___ TEXT FOR ANALYSIS ___
Design a Distributed Unique ID Generator (Snowflake)

System Design
Medium
Google
111.3K views

Design a service to generate globally unique, monotonically increasing IDs (like Twitter's Snowflake). Discuss structure, time component, and high availability.

Why Interviewers Ask This

Interviewers at Google ask this to evaluate your ability to design scalable systems under strict constraints. They specifically test your understanding of clock synchronization, collision avoidance in distributed environments, and how to handle node failures without compromising ID uniqueness or monotonicity.

How to Answer This Question

1. Clarify Requirements: Define the scale (e.g., billions per day), latency needs, and whether IDs must be strictly monotonically increasing or just sortable. 2. Propose Structure: Outline a bit-field layout similar to Snowflake, allocating bits for timestamp, machine ID, and sequence number. 3. Address Time Handling: Discuss using high-resolution clocks and handling clock skew by falling back to sequence numbers if time doesn't advance. 4. Ensure Uniqueness: Explain how to generate unique worker IDs and handle sequence number rollover within a millisecond. 5. High Availability: Detail strategies like pre-allocating IDs or using a centralized service with replication for fault tolerance. 6. Trade-offs: Conclude by comparing your solution against alternatives like UUIDs or database auto-increments, highlighting why your approach fits Google's scale.
___ DATA EXCERPT ___
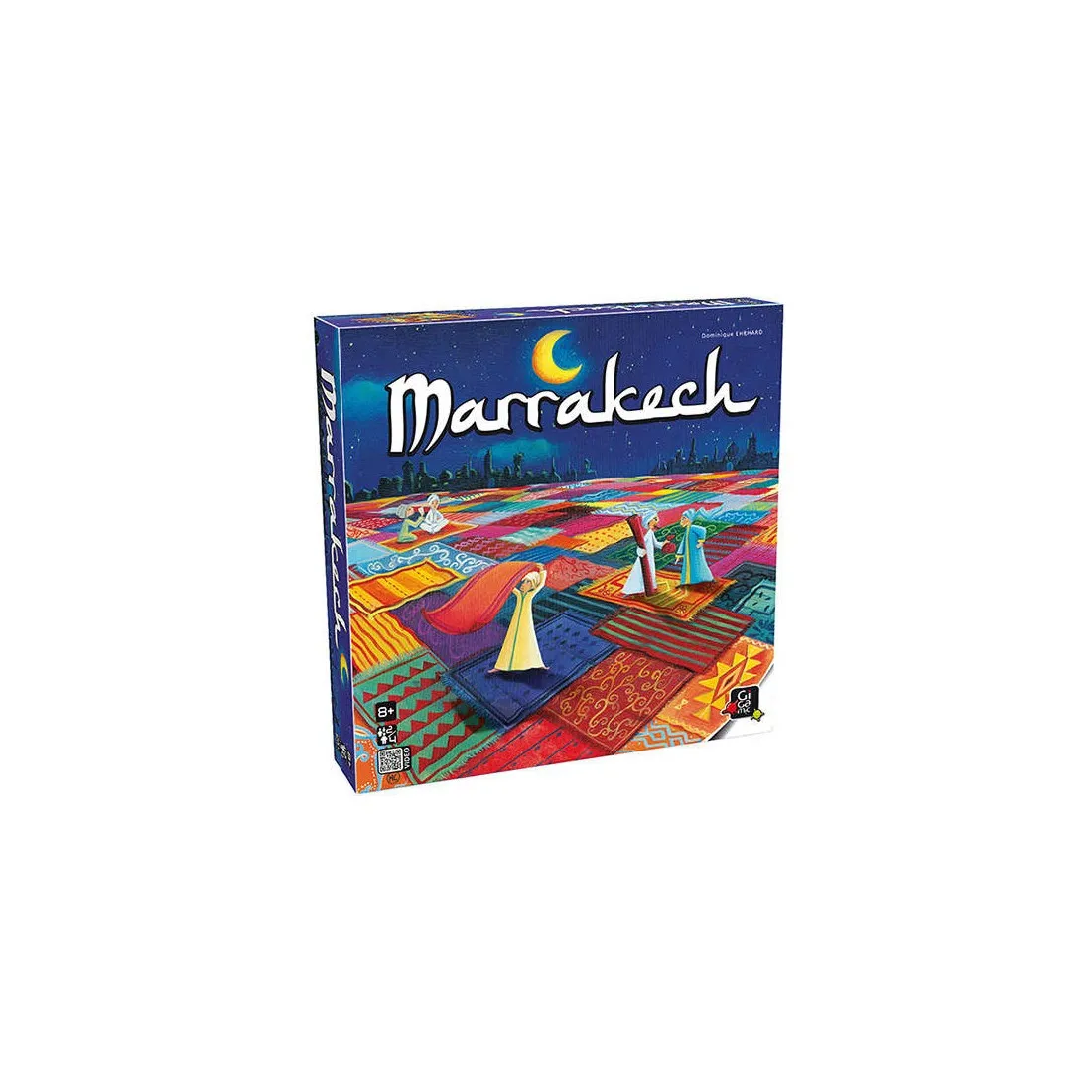 Marrakech - Jeu de société - Gigamic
___
◆ TASKS TO CARRY OUT ◆
1 > Edit the part of the Snowflake ID generator text that opens with the words "System Design" and closes with "uniqueness or monotonicity.", and give it again with "node failures" replaced by "server outages".
2 > Answer these questions from the Snowflake ID generator text:
(a) Interviewers at which company ask this question?
(b) What three things does the proposed bit-field layout allocate bits for?
(c) Which two alternatives should the solution be compared against at the end?
Nothing in the listing is needed for this work.

◆ SOLUTIONS BY TASK ◆
1 >
System Design
Medium
Google
111.3K views

Design a service to generate globally unique, monotonically increasing IDs (like Twitter's Snowflake). Discuss structure, time component, and high availability.

Why Interviewers Ask This

Interviewers at Google ask this to evaluate your ability to design scalable systems under strict constraints. They specifically test your understanding of clock synchronization, collision avoidance in distributed environments, and how to handle server outages without compromising ID uniqueness or monotonicity.

2 >
(a) Google
(b) Timestamp, machine ID, and sequence number
(c) UUIDs and database auto-increments